Um dos segredos do sucesso e da permanência das novelas na programação da Globo é a capacidade que muitas tiveram, a partir da década de 1970, de tratar abertamente de assuntos que dizem respeito à realidade do espectador.
Fiéis a essa boa tradição, "Bom Sucesso", de Rosane Svartman e Paulo Halm, e "Amor de Mãe", de Manuela Dias, têm se aventurado por campo minado. Uma fez o vilão incorporar em seu discurso termos usados pelo presidente Jair Bolsonaro ou por seus apoiadores. A outra tem oferecido diálogos poderosos, sem filtro, sobre desigualdade social, machismo e racismo.
Na reta final de "Bom Sucesso", o vilão Diogo (Armando Babaioff) reapareceu em cena com o objetivo de destruir a bem-sucedida família Prado Monteiro, proprietária de uma editora de livros com prestígio no mercado.
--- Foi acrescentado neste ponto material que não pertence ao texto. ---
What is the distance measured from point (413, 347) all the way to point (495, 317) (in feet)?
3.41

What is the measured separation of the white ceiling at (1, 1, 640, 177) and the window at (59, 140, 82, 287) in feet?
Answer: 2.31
Ao festejar o golpe criminoso que pôs a editora em suas mãos, Diogo disse ao patriarca Alberto (Antônio Fagundes): "Sou um homem de princípios e sentimentos cristãos".
"Ah, e certamente vou modificar a linha editorial. Nada, mas absolutamente nada, de viés ideológico. Sejam aquelas publicações daqueles clássicos chatérrimos, as poesias, passando por aquelas publicações 'LGBTXYZ' imorais", discursou o vilão.
Doze capítulos depois, preparando o terreno para o final da novela, os autores dão início à derrocada de Diogo. Uma de suas fraudes é descoberta e Alberto retoma o controle da editora.
Com a família e os amigos reunidos, o editor propõe um brinde: "À derrota daquele energúmeno e de todos aqueles que querem destruir a inteligência e a cultura em todas as suas manifestações".
Nesta mesma semana, em "Amor de Mãe", a professora de uma escola pública em um bairro na zona norte do Rio foi baleada tentando proteger os alunos durante um tiroteio entre polícia e criminosos. No leito do hospital, cansada e assustada, Camila (Jessica Ellen) desabafa com a mãe, Lurdes (Regina Casé) sobre as dificuldades da sua vida.
"Eu vou sempre ter que ser forte? Sempre? Eu tenho que ser forte porque a gente é pobre e eu quero estudar. Eu tenho que ser forte porque eu sou mulher e pra mulher tudo é mais difícil. Tem que aguentar sempre um babaca olhando pro meu peito em vez de prestar atenção no que eu tenho a dizer", disse.
E acrescentou: "Eu tenho que ser forte porque eu sou preta e a gente vive num país racista. Eu tenho que ser forte porque eu sou professora, porque eu tentei ajudar meus alunos e levei um tiro. Eu tô cansada, mãe! Eu tô cansada de ser forte, mãe. Eu não vou poder ser fraca nenhum dia?".
Lurdes, então, respondeu: "Tu não pode fraquejar. Ainda não dá pra ser fraca. Nesse mundo que a gente vive, não dá. (...) A gente tem que continuar assim, aproveitando cada chance da vida. Porque a gente não é gente, não; a gente é sobrevivente".
E prosseguiu: "Ainda mais pra nós, pra mulher, é muito mais difícil. Ainda mais tu, da tua cor. Como eu queria que ninguém te julgasse pela cor da tua pele. Mas ainda não dá. A gente tem que continuar empurrando o mundo, mesmo ele sendo muito pesado. Empurrando para ele mudar".
Em momentos como esses, das duas novelas, o entretenimento alcança uma outra dimensão. A falta de sutileza dos diálogos, com um pé na militância, pode incomodar alguns. É um risco. Mas há situações e temas que, dada a urgência e o desejo oficial de negá-los, não podem ser ignorados.